### MATERIAL FOR THIS EXERCISE
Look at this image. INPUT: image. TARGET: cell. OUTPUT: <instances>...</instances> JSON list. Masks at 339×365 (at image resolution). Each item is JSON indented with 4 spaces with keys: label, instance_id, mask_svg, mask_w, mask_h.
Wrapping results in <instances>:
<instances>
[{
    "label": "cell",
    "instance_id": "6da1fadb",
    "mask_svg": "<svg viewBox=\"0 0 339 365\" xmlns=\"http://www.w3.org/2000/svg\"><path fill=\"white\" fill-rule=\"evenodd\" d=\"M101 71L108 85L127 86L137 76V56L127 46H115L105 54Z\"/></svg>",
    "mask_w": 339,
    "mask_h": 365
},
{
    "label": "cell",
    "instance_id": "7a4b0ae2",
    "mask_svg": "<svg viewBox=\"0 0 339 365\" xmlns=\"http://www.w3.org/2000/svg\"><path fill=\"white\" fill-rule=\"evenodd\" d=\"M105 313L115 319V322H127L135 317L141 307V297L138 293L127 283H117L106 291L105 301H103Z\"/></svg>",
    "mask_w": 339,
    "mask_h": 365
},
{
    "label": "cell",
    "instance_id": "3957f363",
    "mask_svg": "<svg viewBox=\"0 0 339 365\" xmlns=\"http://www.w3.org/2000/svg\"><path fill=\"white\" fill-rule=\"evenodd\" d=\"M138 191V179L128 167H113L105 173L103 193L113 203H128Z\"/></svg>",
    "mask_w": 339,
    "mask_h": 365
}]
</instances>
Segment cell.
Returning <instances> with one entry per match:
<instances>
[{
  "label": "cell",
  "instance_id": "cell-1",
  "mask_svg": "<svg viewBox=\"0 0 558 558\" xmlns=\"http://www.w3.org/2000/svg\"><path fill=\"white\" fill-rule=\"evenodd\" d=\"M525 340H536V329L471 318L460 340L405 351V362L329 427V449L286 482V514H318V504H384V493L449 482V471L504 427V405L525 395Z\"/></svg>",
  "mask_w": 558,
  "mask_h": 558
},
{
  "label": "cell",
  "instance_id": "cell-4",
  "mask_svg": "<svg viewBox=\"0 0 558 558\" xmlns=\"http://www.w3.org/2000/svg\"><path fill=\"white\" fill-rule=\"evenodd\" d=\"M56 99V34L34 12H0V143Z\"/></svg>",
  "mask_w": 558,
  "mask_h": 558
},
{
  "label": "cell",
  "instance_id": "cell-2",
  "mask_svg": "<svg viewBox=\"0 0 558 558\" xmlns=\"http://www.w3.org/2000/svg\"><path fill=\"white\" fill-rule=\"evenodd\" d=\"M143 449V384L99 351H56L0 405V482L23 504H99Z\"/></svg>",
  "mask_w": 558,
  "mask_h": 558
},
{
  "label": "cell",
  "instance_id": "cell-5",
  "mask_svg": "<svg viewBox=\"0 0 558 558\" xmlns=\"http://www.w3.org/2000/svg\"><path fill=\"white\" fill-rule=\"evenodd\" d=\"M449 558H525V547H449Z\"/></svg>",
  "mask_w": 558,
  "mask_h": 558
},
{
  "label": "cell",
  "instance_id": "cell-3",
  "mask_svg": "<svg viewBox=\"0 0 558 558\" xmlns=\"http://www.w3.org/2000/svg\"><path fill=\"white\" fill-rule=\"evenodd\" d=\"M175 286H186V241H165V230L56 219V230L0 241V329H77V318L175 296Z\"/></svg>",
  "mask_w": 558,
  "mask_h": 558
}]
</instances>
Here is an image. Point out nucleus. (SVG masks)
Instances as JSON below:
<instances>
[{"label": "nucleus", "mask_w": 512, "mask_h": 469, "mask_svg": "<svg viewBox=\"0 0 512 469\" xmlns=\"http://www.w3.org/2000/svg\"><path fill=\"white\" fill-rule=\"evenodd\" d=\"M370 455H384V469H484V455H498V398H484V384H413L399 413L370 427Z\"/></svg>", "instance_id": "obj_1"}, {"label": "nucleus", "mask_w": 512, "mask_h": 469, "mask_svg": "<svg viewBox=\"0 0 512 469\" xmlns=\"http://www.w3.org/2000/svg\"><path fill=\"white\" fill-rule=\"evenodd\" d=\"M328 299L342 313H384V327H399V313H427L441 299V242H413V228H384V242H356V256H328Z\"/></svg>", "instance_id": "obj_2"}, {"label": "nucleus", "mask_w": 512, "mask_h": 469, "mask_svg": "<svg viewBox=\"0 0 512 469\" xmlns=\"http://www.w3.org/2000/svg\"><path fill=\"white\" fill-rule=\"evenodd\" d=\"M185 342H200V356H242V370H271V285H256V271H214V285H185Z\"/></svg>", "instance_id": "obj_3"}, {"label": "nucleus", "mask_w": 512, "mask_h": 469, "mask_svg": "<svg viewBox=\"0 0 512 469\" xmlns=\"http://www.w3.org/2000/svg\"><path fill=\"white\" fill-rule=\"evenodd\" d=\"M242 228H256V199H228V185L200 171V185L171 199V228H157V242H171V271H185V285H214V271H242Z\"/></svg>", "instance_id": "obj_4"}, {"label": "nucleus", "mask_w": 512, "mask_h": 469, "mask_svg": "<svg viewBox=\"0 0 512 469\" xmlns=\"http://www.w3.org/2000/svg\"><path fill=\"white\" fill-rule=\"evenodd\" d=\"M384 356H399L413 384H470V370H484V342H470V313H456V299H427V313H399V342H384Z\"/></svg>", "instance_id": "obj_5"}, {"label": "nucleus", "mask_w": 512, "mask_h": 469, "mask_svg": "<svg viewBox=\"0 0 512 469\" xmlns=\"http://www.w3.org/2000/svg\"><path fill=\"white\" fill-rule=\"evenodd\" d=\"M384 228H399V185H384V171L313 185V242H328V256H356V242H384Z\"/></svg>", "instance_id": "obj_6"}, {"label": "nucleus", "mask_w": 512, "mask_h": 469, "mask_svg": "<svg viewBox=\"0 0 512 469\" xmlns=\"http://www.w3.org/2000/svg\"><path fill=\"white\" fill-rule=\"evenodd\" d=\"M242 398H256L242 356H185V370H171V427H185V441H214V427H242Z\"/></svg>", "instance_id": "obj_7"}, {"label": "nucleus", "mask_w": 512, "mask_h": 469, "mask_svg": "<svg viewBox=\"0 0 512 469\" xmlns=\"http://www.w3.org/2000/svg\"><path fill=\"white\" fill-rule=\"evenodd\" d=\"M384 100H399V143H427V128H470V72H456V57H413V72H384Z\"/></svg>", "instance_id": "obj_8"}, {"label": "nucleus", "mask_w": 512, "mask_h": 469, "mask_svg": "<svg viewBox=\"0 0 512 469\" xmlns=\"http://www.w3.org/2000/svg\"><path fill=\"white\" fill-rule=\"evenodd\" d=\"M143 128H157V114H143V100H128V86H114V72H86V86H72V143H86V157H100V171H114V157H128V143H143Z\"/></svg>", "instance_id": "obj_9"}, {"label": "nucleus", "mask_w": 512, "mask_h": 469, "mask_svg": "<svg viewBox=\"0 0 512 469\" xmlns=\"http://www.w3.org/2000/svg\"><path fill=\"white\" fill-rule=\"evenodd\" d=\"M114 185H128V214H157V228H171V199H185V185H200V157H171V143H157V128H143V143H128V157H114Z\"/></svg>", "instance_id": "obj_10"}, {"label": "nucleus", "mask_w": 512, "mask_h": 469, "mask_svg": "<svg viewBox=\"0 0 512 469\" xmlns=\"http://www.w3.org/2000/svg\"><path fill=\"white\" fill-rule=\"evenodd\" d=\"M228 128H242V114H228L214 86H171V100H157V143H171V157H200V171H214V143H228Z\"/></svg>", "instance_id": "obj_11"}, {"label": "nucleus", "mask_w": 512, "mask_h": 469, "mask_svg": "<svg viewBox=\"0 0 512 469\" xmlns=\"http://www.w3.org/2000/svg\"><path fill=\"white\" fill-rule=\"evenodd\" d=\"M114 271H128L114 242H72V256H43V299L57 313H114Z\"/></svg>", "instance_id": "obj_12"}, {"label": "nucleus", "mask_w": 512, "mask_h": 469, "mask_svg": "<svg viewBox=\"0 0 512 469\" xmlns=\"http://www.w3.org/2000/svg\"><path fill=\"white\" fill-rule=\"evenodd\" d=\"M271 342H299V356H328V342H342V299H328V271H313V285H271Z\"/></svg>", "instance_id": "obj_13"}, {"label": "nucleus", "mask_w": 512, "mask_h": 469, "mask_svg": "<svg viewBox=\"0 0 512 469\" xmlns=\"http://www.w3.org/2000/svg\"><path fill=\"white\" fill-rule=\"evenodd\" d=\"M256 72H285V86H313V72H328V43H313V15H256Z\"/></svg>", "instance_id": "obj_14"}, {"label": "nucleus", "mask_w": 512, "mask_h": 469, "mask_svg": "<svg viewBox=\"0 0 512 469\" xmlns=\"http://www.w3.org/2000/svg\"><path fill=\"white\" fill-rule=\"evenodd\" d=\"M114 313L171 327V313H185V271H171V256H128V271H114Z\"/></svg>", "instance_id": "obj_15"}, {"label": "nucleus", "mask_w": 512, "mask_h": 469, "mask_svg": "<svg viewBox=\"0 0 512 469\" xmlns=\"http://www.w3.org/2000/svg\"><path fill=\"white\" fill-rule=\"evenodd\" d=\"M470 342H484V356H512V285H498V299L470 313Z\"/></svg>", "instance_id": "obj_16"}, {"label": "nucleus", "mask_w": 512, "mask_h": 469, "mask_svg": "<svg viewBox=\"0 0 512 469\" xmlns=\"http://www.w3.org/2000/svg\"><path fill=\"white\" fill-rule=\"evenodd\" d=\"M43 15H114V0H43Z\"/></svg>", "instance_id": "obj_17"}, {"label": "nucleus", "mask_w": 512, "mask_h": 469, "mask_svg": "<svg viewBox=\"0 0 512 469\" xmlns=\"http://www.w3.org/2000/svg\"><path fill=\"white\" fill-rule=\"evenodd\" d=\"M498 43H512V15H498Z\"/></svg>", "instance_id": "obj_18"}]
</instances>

### EXERCISE AIM
Reproduce the entries verbatim, starting at their first line and ending with the line that contains "Segment cell.", with both of those lines included.

### TASK OUTPUT
Look at this image. INPUT: image. TARGET: cell. OUTPUT: <instances>...</instances> JSON list. Masks at 339×365 (at image resolution). Each item is JSON indented with 4 spaces with keys: label, instance_id, mask_svg, mask_w, mask_h.
Wrapping results in <instances>:
<instances>
[{
    "label": "cell",
    "instance_id": "6da1fadb",
    "mask_svg": "<svg viewBox=\"0 0 339 365\" xmlns=\"http://www.w3.org/2000/svg\"><path fill=\"white\" fill-rule=\"evenodd\" d=\"M101 71L108 85L127 86L137 76V56L127 46H115L105 54Z\"/></svg>",
    "mask_w": 339,
    "mask_h": 365
},
{
    "label": "cell",
    "instance_id": "7a4b0ae2",
    "mask_svg": "<svg viewBox=\"0 0 339 365\" xmlns=\"http://www.w3.org/2000/svg\"><path fill=\"white\" fill-rule=\"evenodd\" d=\"M105 313L115 319V322H127L135 317L141 307V297L138 293L127 283H117L106 291L105 301H103Z\"/></svg>",
    "mask_w": 339,
    "mask_h": 365
},
{
    "label": "cell",
    "instance_id": "3957f363",
    "mask_svg": "<svg viewBox=\"0 0 339 365\" xmlns=\"http://www.w3.org/2000/svg\"><path fill=\"white\" fill-rule=\"evenodd\" d=\"M138 191V179L128 167H113L105 173L103 193L113 203H128Z\"/></svg>",
    "mask_w": 339,
    "mask_h": 365
}]
</instances>
Segment cell.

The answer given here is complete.